# How to use the R package `arules` from Python using `arulespy`

This document is also avaialble as a IPython notebook: https://github.com/mhahsler/arulespy/blob/main/examples/arules.ipynb


## Installation 

The package can be installed using pip.

```
pip install arulespy
```

The following may be necessary on Windows to set the 'R_HOME' for `rpy2` correctly:

In [1]:
# from rpy2 import situation
# import os
#
# os.environ['R_HOME'] = situation.r_home_from_registry()
# situation.get_r_home()

## Basic Usage

Import the `arules` module from package `arulespy`.

In [2]:
from arulespy.arules import Transactions, apriori, parameters, concat

### Creating transaction data

The data need to be prepared as a Pandas dataframe. Here we have 9 transactions with three items called A, B and C. True means that a transaction contains the item.

In [3]:
import pandas as pd

df = pd.DataFrame (
    [
        [True,True, True],
        [True, False,False],
        [True, True, True],
        [True, False, False],
        [True, True, True],
        [True, False, True],
        [True, True, True],
        [False, False, True],
        [False, True, True],
        [True, False, True],
    ],
    columns=list ('ABC')) 

df

Unnamed: 0,A,B,C
0,True,True,True
1,True,False,False
2,True,True,True
3,True,False,False
4,True,True,True
5,True,False,True
6,True,True,True
7,False,False,True
8,False,True,True
9,True,False,True


Convert the pandas dataframe into a sparse transactions object.

In [4]:
trans = Transactions.from_df(df)
print(trans)

trans.as_df()

transactions in sparse format with
 10 transactions (rows) and
 3 items (columns)



Unnamed: 0,items,transactionID
1,"{A,B,C}",0
2,{A},1
3,"{A,B,C}",2
4,{A},3
5,"{A,B,C}",4
6,"{A,C}",5
7,"{A,B,C}",6
8,{C},7
9,"{B,C}",8
10,"{A,C}",9


In [5]:
trans.itemLabels()

['A', 'B', 'C']

### Working with transactions

We can calculate item frequencies, sample transactions or remove duplicate transactions.
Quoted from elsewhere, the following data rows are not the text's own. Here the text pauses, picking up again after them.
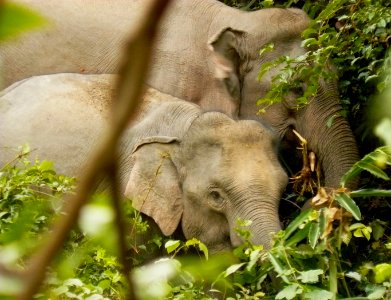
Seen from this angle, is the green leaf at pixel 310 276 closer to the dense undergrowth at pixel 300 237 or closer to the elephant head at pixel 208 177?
the dense undergrowth at pixel 300 237

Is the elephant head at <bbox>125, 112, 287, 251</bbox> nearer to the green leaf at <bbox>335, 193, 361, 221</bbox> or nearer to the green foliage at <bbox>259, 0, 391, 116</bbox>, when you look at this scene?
the green foliage at <bbox>259, 0, 391, 116</bbox>

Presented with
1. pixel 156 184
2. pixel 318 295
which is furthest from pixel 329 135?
pixel 318 295

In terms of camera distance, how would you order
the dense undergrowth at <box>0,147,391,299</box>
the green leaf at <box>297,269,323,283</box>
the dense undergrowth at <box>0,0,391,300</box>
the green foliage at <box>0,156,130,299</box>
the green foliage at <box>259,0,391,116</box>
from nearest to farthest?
the dense undergrowth at <box>0,0,391,300</box> < the green foliage at <box>0,156,130,299</box> < the dense undergrowth at <box>0,147,391,299</box> < the green leaf at <box>297,269,323,283</box> < the green foliage at <box>259,0,391,116</box>

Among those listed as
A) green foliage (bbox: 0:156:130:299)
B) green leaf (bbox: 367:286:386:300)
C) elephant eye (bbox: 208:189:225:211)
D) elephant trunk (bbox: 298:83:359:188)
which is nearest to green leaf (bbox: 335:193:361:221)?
green leaf (bbox: 367:286:386:300)

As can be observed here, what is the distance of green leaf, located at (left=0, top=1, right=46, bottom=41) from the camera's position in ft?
1.68

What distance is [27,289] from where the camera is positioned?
0.44 meters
All available functions can be found at the end of this document.

In [6]:
trans.itemFrequency(type = 'relative')

[0.8, 0.5, 0.8]

In [7]:
trans.sample(3).as_df()

Unnamed: 0,items,transactionID
6,"{A,C}",5
5,"{A,B,C}",4
4,{A},3


In [8]:
trans.unique().as_df()

Unnamed: 0,items,transactionID
1,"{A,B,C}",0
2,{A},1
6,"{A,C}",5
8,{C},7
9,"{B,C}",8


Create new data that uses the same encoding as an existing transaction set from a pandas dataframe. Note that the following dataframe
has the columns (items) in reverse order which is fixed when the itemencoding in `trans` is used. 

In [9]:
trans2 = Transactions.from_df(pd.DataFrame (
    [
        [True,True, False],
        [False, False, True],
    ],
    columns=list ('CBA')), trans)

trans2.as_df()

Unnamed: 0,items,transactionID
1,"{B,C}",0
2,{A},1


Create the same transaction, but from a list of lists. Note that the order of the items is fixed to match `trans`.

In [10]:
trans3 = Transactions.from_list([['B', 'A'],
                        ['C']], 
                        trans)

trans3.as_df()

Unnamed: 0,items
1,"{A,B}"
2,{C}


Add the new transaction to the existing transactions.

In [11]:
concat([trans, trans2]).as_df()

Unnamed: 0,items,transactionID
1,"{A,B,C}",0
2,{A},1
3,"{A,B,C}",2
4,{A},3
5,"{A,B,C}",4
6,"{A,C}",5
7,"{A,B,C}",6
8,{C},7
9,"{B,C}",8
10,"{A,C}",9


### Converting transactions into Python data strucutres

Transactions can be converted into several Python formats inclusing 0-1 matrices, lists of item labels, lists of item idices or a sparse matrix.

In [12]:
trans.as_matrix()

array([[1, 1, 1],
       [1, 0, 0],
       [1, 1, 1],
       [1, 0, 0],
       [1, 1, 1],
       [1, 0, 1],
       [1, 1, 1],
       [0, 0, 1],
       [0, 1, 1],
       [1, 0, 1]], dtype=int32)

In [13]:
trans.as_list()


[['A', 'B', 'C'],
 ['A'],
 ['A', 'B', 'C'],
 ['A'],
 ['A', 'B', 'C'],
 ['A', 'C'],
 ['A', 'B', 'C'],
 ['C'],
 ['B', 'C'],
 ['A', 'C']]

In [14]:
trans.as_int_list()


[[1, 2, 3],
 [1],
 [1, 2, 3],
 [1],
 [1, 2, 3],
 [1, 3],
 [1, 2, 3],
 [3],
 [2, 3],
 [1, 3]]

In [15]:
trans.as_csc_matrix()

<3x10 sparse matrix of type '<class 'numpy.int64'>'
	with 21 stored elements in Compressed Sparse Column format>

### Mixing nominal and numeric variables

Converting a dataframe with nominal and numeric variables. The nominal variables are converted into the form `variable=value` and
numeric variables are first discretized (see `arules.discretizeDF()`).

In [16]:
df2 = pd.DataFrame (
    [
        ['red',  12, True],
        ['blue', 10, False],
        ['red',  18, True],
        ['green',18, False],
        ['red',  16, True],
        ['blue',  9, False]
    ],
    columns=list(['color', 'size', 'class'])) 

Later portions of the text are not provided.